Introduction to the Hadoop environment:
Master Service: Node1
Slave Server: Node2,node3,node4
MySQL server: node29
Thrift installed on the NODE1 server!
Related software versions:
Hadoop version: hadoop-0.20.2
Sqoop version: SQOOP-1.2.0-CDH3B4
Java version: jdk1.7.0_67
MySQL version: 5.1.65
Thrift Version: thrift-0.9.0
Thrift Installation Links: http://thrift.apache.org/download/
Python version: 2.7.3
ps:python2.5 Version Use Thrift problem
One: Pre-Test preparation work
1) First load the data in the MySQL database into hbase:
MySQL data is as follows:
650) this.width=650; "src=" Http://s3.51cto.com/wyfs02/M02/4D/0F/wKiom1RKCu7Acn6aAAEPRQIQRa8209.jpg "title=" MySQL condition. jpg "alt=" wkiom1rkcu7acn6aaaeprqiqra8209.jpg "/>
The command format for importing MySQL data into HBase is:
Sqoop import--connect jdbc:mysql://mysqlserver_ip/databasename--username--password Password--table DataTable-- Hbase-create-table--hbase-table hbase_tablename--column-family col_fam_name--hbase-row-key key_col_name
Description: DatabaseName and DataTable are MySQL database and table names, Hbase_tablename is the table name to be used in HBase, Key_col_name can specify which column in the DataTable is The rowkey,col_fam_name of the new table for HBase is the column family name for all columns except Rowkey
2) Load MySQL data (node29) into hbase on Node1:
Sqoop import--connect jdbc:mysql://172.16.41.29/sqoop--username sqoop--password Routon--table Students-- Hbase-create-table--hbase-table students--column-family stuinfo--hbase-row-key ID
Verify that the load succeeded in HBase:
650) this.width=650; "src=" Http://s3.51cto.com/wyfs02/M01/4D/10/wKioL1RKDCHRujBiAAJMEeBRwoU194.jpg "title=" HBase situation. jpg "alt=" wkiol1rkdchrujbiaajmeebrwou194.jpg "/>
Two Thrift Software Installation
Python version: 2.7.3
The steps are:
1) Install python2.7.3
Description: python2.7.3 and thrift Combination No problem, python2.5 version seems to be no!
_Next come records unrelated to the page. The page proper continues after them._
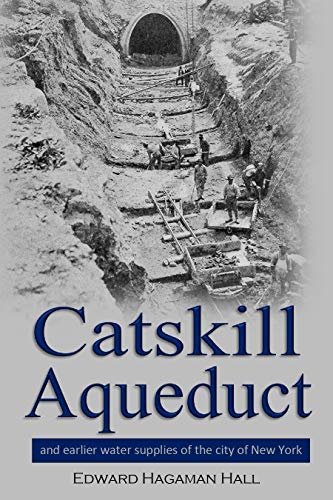 Pdf Travel Catskill Aqueduct and earlier water supplies of the city of New York (1917)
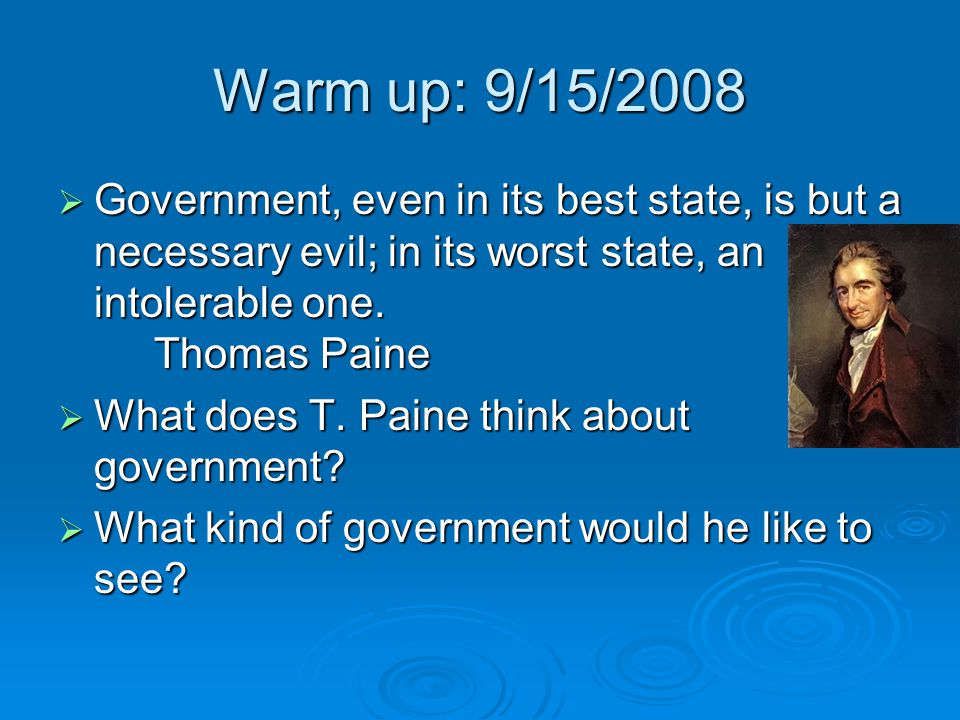 Warm up: 9/15/2008 Government, even in its best state, is but a necessary evil; in its worst state, an intolerable one. Thomas Paine.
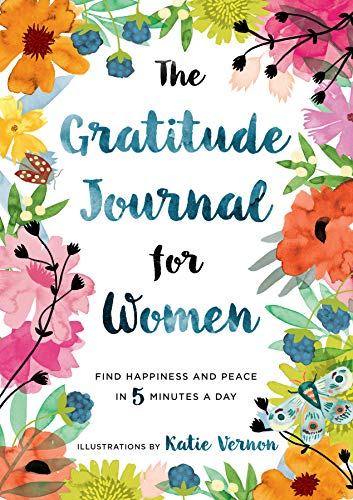 The Gratitude Journal for Women: Find Happiness and Peace in 5 Minutes a Day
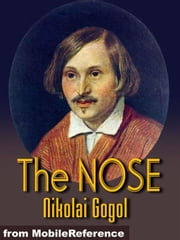 The Nose (Mobi Classics) ebook by Nikolay Gogol,Claud Field (Translator)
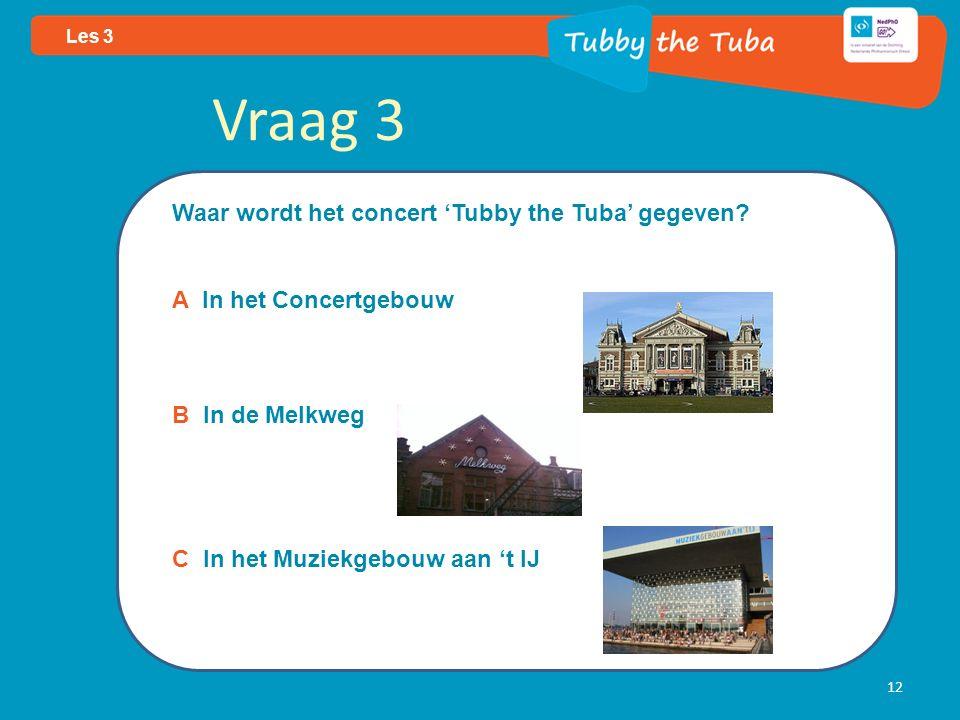 12 Les 3 Vraag 3 Waar wordt het concert 'Tubby the Tuba' gegeven.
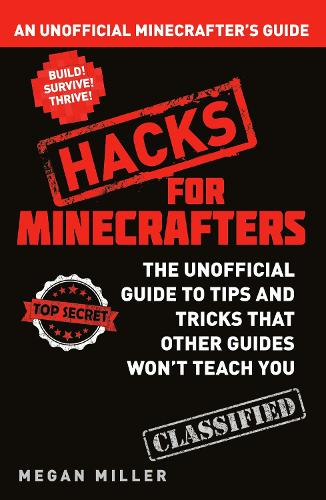 Hacks for Minecrafters: An Unofficial Minecrafters Guide - Hacks for Minecrafters 1 (Paperback)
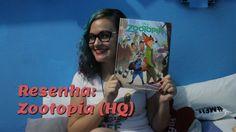 Resenha: Zootopia - A História do Filme em Quadrinhos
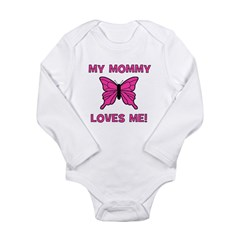 Butterfly - My Mommy Loves Me Long Sleeve Infant B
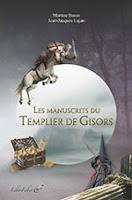 Les manuscrits du Templier de Gisors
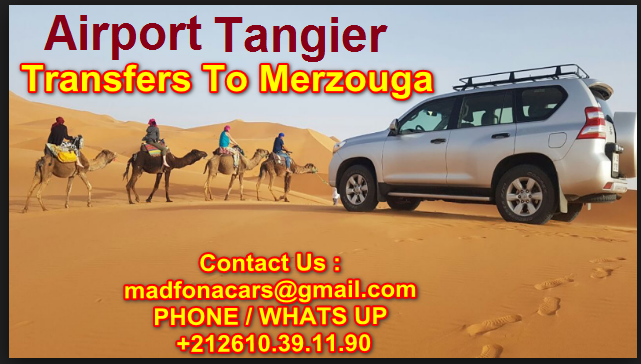 Transfers from Tangier  airport to Merzouga
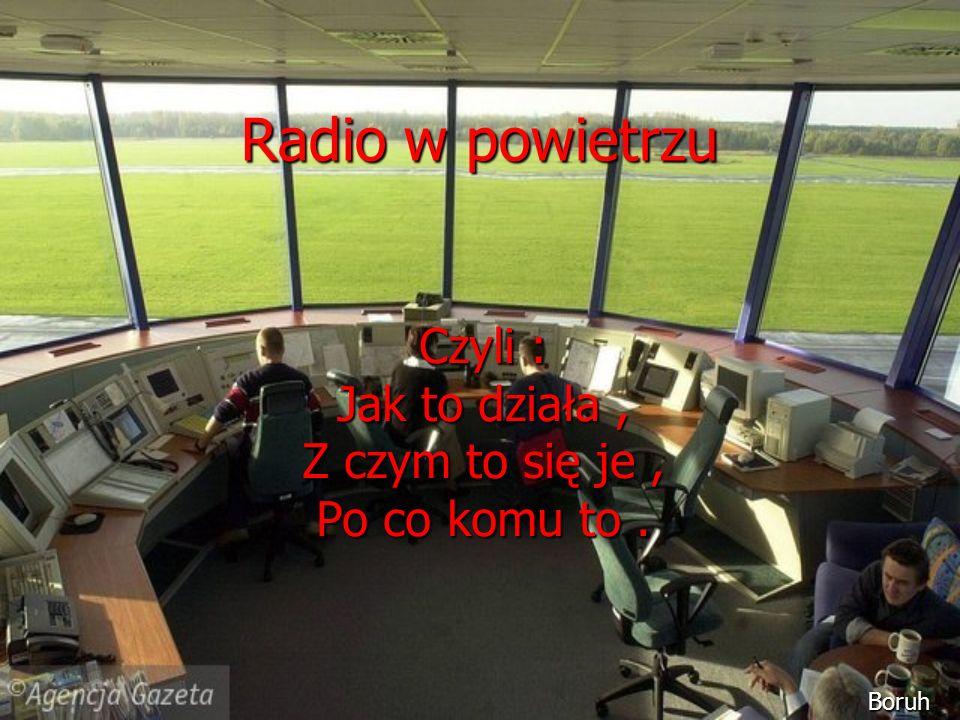 Radio w powietrzu Czyli : Jak to działa, Z czym to się je, Po co komu to. Boruh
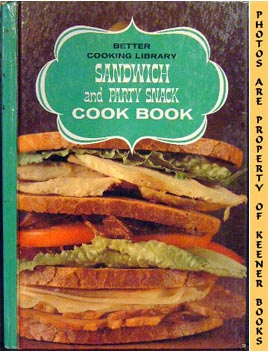 Image for Better Cooking Library - Sandwich And Party Snack Cook Book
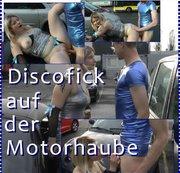 Diskofick auf der Motorhaube Teil 2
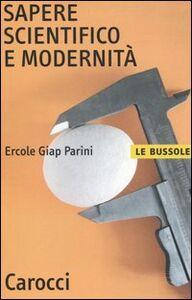 Libro Sapere scientifico e modernità Ercole G. Parini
The syntax rhel5 in the generated hbase.py file does not support python2.4
Tar fvxj python-2.7.3.tar.bz2
./configure--prefix=/usr/local/python2.7
Make && make install
The python2.7.3 path is:
/usr/local/python2.7/bin/python
Modify the default Python version to 2.7
Set python2.7 to environment variable, system default Python version is 2.4
Rm-rf/usr/bin/python
Ln-s/usr/local/python2.7/bin/python/usr/bin/python
[Email protected] thrift-0.9.0]# python-v
Python 2.7.3
2) Install Thrift
Tar fvxz thrift-0.9.0.tar.gz
CD thrift-0.9.0
./configure
Make && make install
Thrift 0.9.0
Building C + + Library ...: no
Building C (GLib) Library ....: Yes
Building Java Library ...: No
Building C # Library ...: No
Building Python Library ...: Yes
Building Ruby Library ...: No
Building Haskell Library .....: No
Building Perl Library ...: No
Building PHP Library ....: No
Building Erlang Library ...: No
Building Go Library ....: No
Building D Library .....: No
Python Library:
Using Python ....:/usr/bin/python ......
Can see thrift support many languages, according to the current needs, support Python can!
View Thrift Version:
[Email protected] thrift-0.9.0]# thrift-version
Thrift version 0.9.0
3) Let thrift support hbase
Execute the following command:
Thrift--gen Py/usr/local/hbase-0.90.5/src/main/resources/org/apache/hadoop/hbase/thrift/hbase.thrift
A directory is created at the current time and the directory name is:
[email protected] ~]$ LL
Total 7056
-rw-rw-r--1 Hadoop hadoop 3045 Oct 13:55 access_log2.txt
-rw-r--r--1 Hadoop hadoop 7118627 Feb 1 access_log.txt
-rw-rw-r--1 Hadoop hadoop 3500 Oct 10:17 Derby.log
Drwxrwxr-x 3 Hadoop hadoop 4096 Oct 15:28 gen-py
-rw-rw-r--1 Hadoop hadoop 3551 Oct 11:21 pig_1413170429087.log
The GEN-PY directory structure is as follows:
[Email protected] ~]$ tree gen-py/
gen-py/
|--__init__.py
'--HBase
|--Hbase-remote
|--hbase.py
|--__init__.py
|--constants.py
'--ttypes.py
1 directory, 6 files
4) Copy the Gen-py directory to the Python related directory:
Cp-r gen-py/hbase//usr/local/python2.7/lib/python2.7/site-packages/.
5) Allow Python to import the Thrift module:
[Email protected] ~]# ln-s/usr/lib/python2.7/site-packages/thrift*/usr/local/python2.7/lib/python2.7/ Site-packages/.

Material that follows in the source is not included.